Background: When the primary disabilities associated with fetal alcohol spectrum disorders (FASD) are not well supported, individuals are at higher risk for mental health problems and other secondary conditions. The Families on Track (FOT) intervention was designed to prevent secondary conditions and improve family functioning in children with FASD. Promising results from a pilot study demonstrated positive effects on child and caregiver outcomes immediately following the intervention. The objective of this study was to examine the sustainability of these effects 6 months postintervention.
Methods: Thirty children (ages 4 to 8) with prenatal alcohol exposure and their caregivers were enrolled in the original study. Families were randomized to the FOT intervention or an active comparison group that provided comprehensive assessment and individualized feedback. The intervention integrated a positive parenting curriculum and a child skills group. Families were assessed at baseline, postintervention, and 6‐month follow‐up visits. Follow‐up data were available for 24 families on child and caregiver outcomes. Data were analyzed using effect size calculations and analysis‐of‐variance techniques.

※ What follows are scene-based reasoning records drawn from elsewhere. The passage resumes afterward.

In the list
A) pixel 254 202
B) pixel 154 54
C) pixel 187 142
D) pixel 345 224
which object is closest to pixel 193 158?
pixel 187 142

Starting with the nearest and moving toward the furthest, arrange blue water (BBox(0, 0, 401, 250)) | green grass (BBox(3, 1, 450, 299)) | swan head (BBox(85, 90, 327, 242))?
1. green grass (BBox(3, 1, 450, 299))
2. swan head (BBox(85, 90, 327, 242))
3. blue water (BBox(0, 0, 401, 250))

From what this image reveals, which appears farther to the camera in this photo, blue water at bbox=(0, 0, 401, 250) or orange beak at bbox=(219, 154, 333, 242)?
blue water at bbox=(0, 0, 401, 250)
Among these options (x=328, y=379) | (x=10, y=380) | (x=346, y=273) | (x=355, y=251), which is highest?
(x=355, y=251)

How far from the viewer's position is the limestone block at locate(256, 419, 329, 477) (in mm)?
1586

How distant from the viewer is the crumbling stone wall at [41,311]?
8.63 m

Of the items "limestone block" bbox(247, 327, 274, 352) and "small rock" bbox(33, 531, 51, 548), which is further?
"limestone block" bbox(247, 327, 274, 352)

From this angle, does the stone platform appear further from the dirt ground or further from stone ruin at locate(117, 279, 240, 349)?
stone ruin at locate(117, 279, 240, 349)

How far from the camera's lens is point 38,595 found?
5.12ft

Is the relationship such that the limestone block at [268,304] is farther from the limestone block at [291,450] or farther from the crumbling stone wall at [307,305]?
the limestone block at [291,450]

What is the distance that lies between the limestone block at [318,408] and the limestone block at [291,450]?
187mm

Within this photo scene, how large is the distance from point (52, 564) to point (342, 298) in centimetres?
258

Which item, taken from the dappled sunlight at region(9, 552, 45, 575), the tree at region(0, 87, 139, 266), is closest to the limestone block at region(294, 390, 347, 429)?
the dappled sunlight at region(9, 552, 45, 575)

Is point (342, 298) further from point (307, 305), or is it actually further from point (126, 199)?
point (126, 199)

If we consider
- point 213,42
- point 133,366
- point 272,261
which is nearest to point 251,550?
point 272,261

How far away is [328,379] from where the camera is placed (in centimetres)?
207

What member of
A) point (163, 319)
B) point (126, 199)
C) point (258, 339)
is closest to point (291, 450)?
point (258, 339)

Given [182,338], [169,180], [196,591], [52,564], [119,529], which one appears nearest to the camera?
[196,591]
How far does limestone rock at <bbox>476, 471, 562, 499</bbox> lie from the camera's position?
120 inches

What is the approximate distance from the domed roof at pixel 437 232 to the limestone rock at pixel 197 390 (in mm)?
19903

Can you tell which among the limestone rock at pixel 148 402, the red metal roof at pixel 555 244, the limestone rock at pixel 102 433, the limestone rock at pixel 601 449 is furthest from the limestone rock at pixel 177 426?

Results: Relative to the comparison group, intervention families showed continued gains in parenting efficacy and maintained prior improvements in FASD knowledge over the follow‐up period. Although intervention families reported a decrease in their needs being met over the follow‐up period, they continued to report their needs being met to greater extent than those in the comparison group. Consistent with postintervention outcomes, children in both groups exhibited similar decreases in child disruptive behavior 6 months following the intervention. Unfortunately, positive gains seen at postintervention for child self‐esteem and emotion regulation were attenuated at follow‐up.
Conclusions: This pilot study yielded promising effects on important areas of caregiver functioning. However, the intervention's impact on child functioning waned over time, suggesting the need for sustained or alternate child intervention.